___ EXERCISE MATERIALS ___

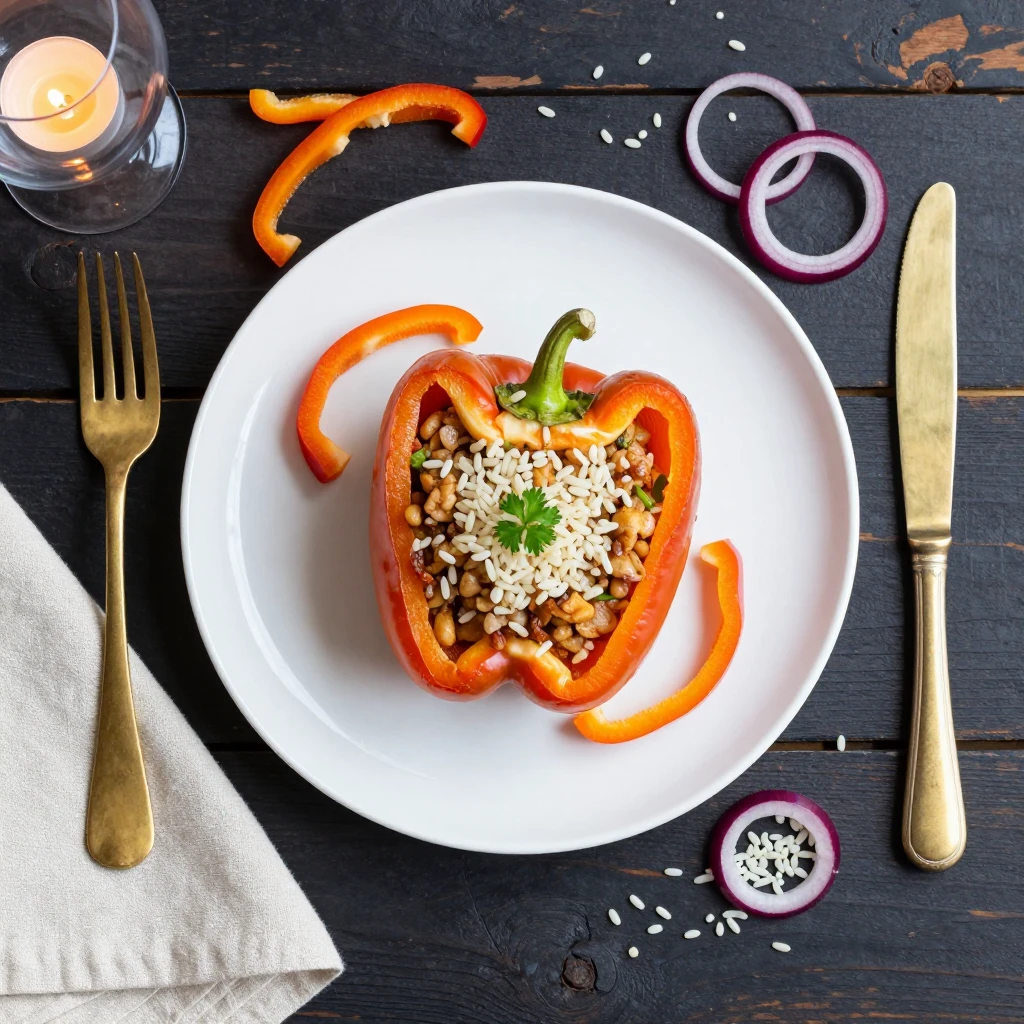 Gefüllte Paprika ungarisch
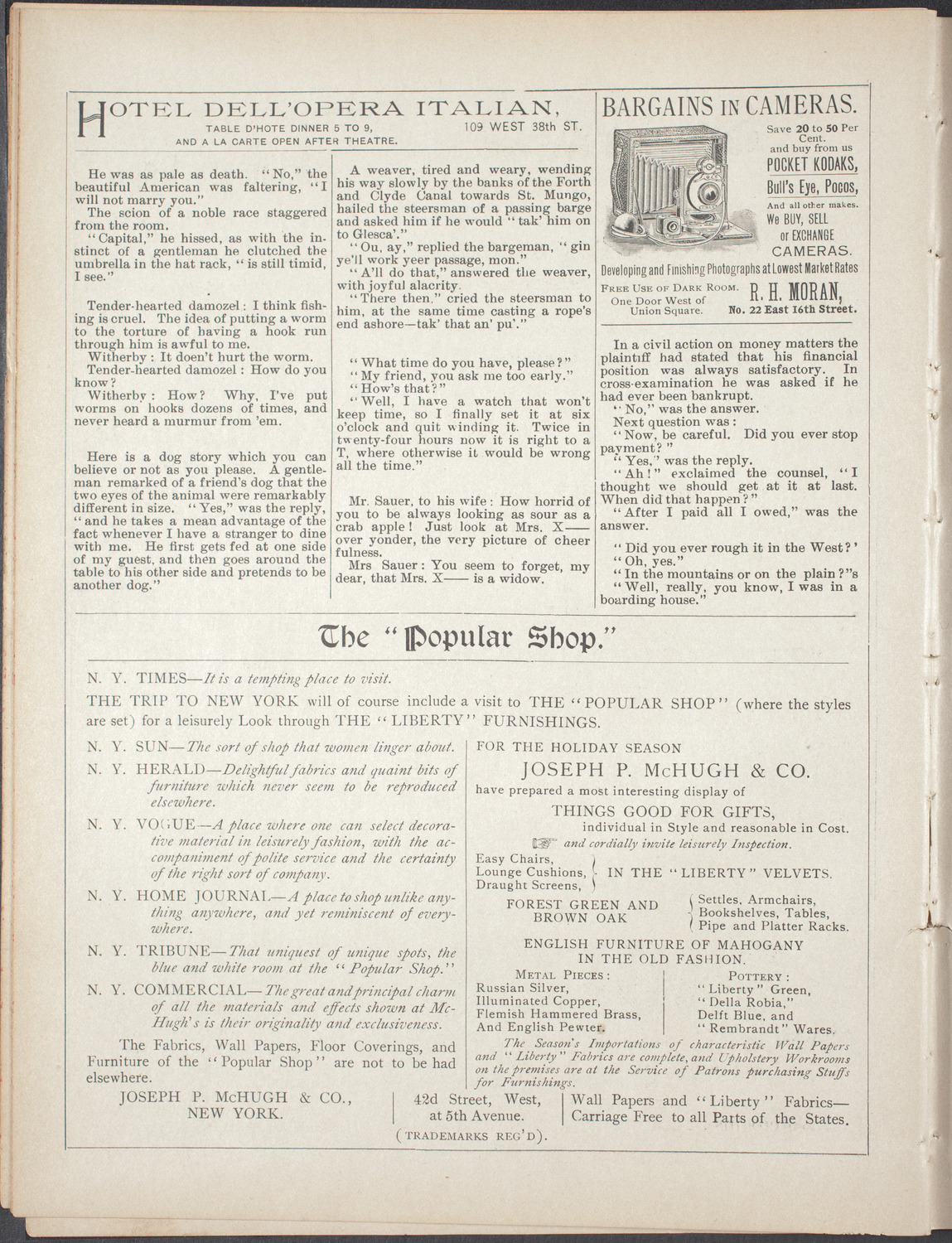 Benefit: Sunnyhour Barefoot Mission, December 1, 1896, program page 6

___
___ EXERCISE MATERIALS ___

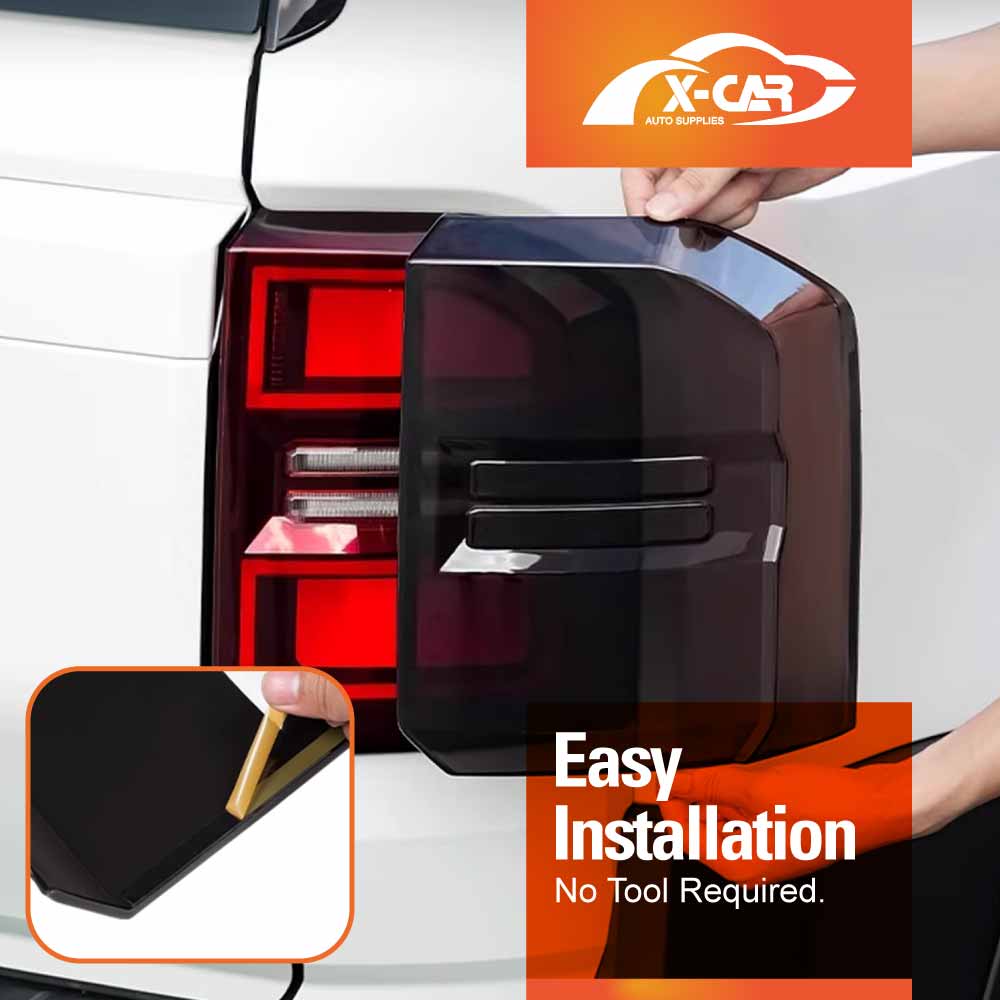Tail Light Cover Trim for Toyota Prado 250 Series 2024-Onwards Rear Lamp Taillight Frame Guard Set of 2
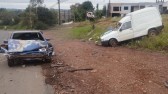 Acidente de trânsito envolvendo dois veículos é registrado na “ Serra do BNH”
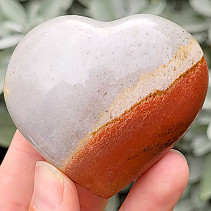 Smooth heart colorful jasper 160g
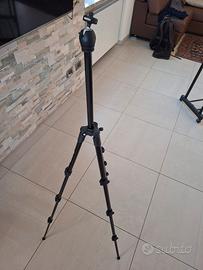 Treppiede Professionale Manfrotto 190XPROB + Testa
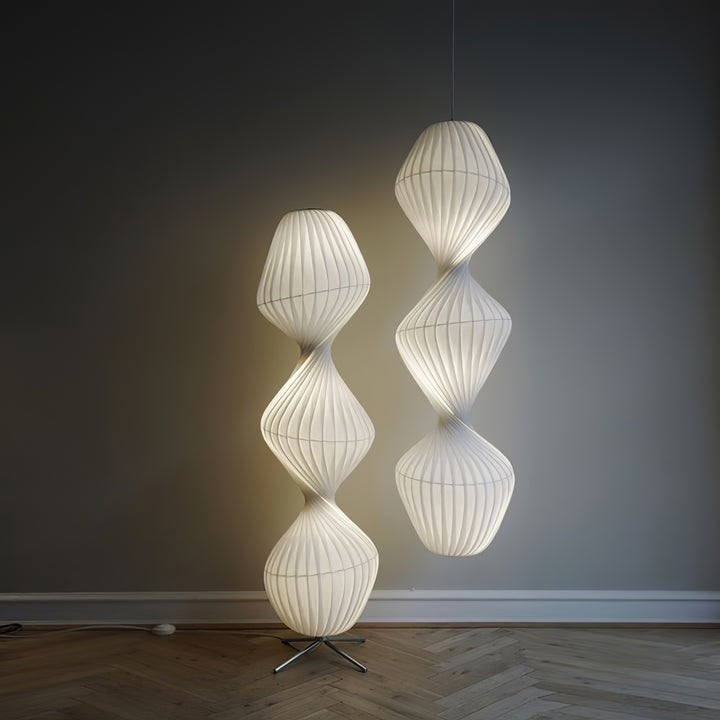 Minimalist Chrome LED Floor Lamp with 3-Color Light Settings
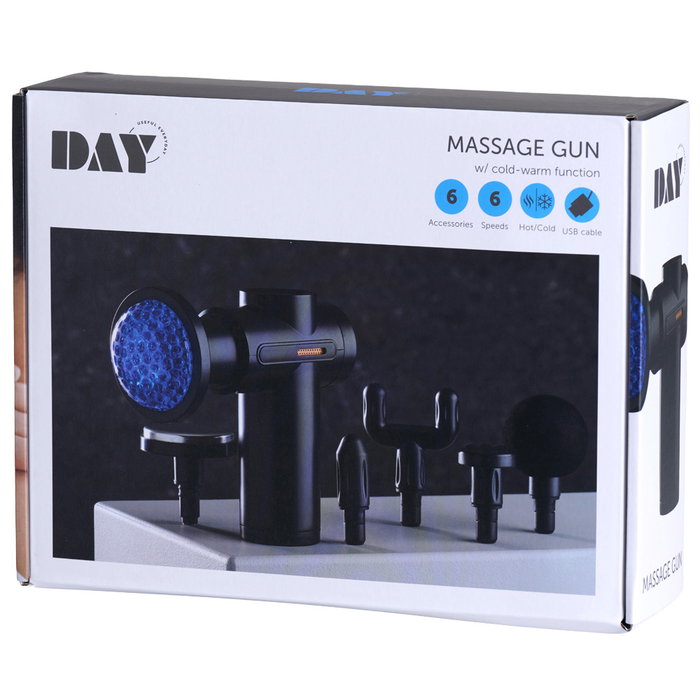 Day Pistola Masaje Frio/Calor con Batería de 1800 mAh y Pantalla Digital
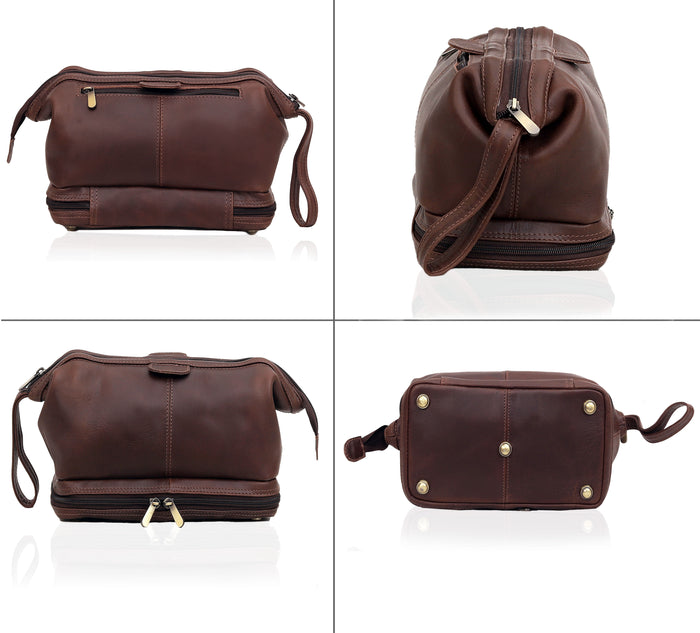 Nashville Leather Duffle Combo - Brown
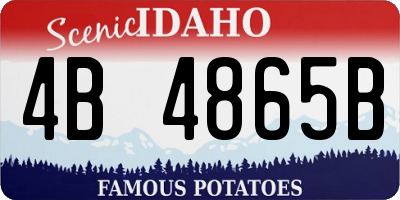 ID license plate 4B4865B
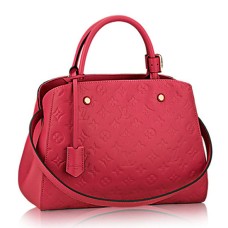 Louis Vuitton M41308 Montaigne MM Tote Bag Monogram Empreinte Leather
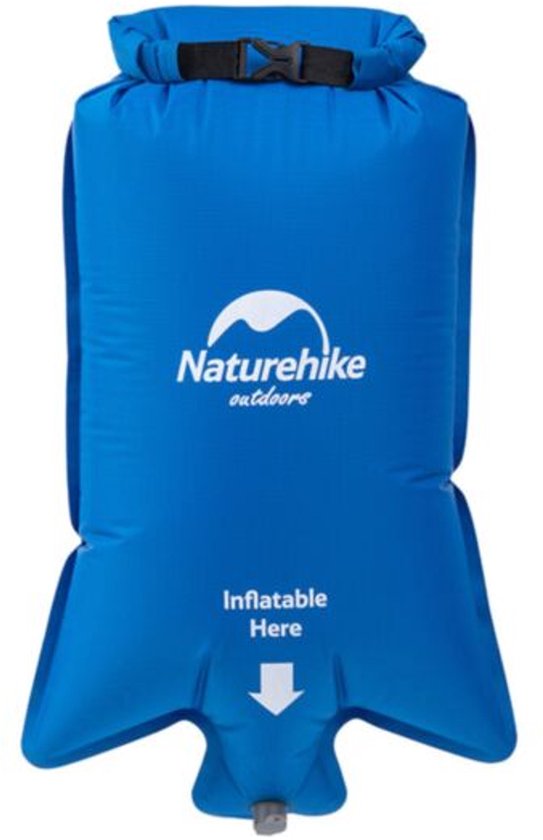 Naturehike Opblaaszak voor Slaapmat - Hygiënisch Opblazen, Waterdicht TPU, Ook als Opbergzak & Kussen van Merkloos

___

**WHAT TO WORK ON**
Among the records above, locate the line containing "Acidente de trânsito" and the line containing "Naturehike Opblaaszak voor", then transcribe exactly the lines starting at the first and ending at the second, with no pictures.

**OUTPUT FOR THIS EXERCISE**
 Acidente de trânsito envolvendo dois veículos é registrado na “ Serra do BNH”
 Smooth heart colorful jasper 160g
 Treppiede Professionale Manfrotto 190XPROB + Testa
 Minimalist Chrome LED Floor Lamp with 3-Color Light Settings
 Day Pistola Masaje Frio/Calor con Batería de 1800 mAh y Pantalla Digital
 Nashville Leather Duffle Combo - Brown
 ID license plate 4B4865B
 Louis Vuitton M41308 Montaigne MM Tote Bag Monogram Empreinte Leather
 Naturehike Opblaaszak voor Slaapmat - Hygiënisch Opblazen, Waterdicht TPU, Ook als Opbergzak & Kussen van Merkloos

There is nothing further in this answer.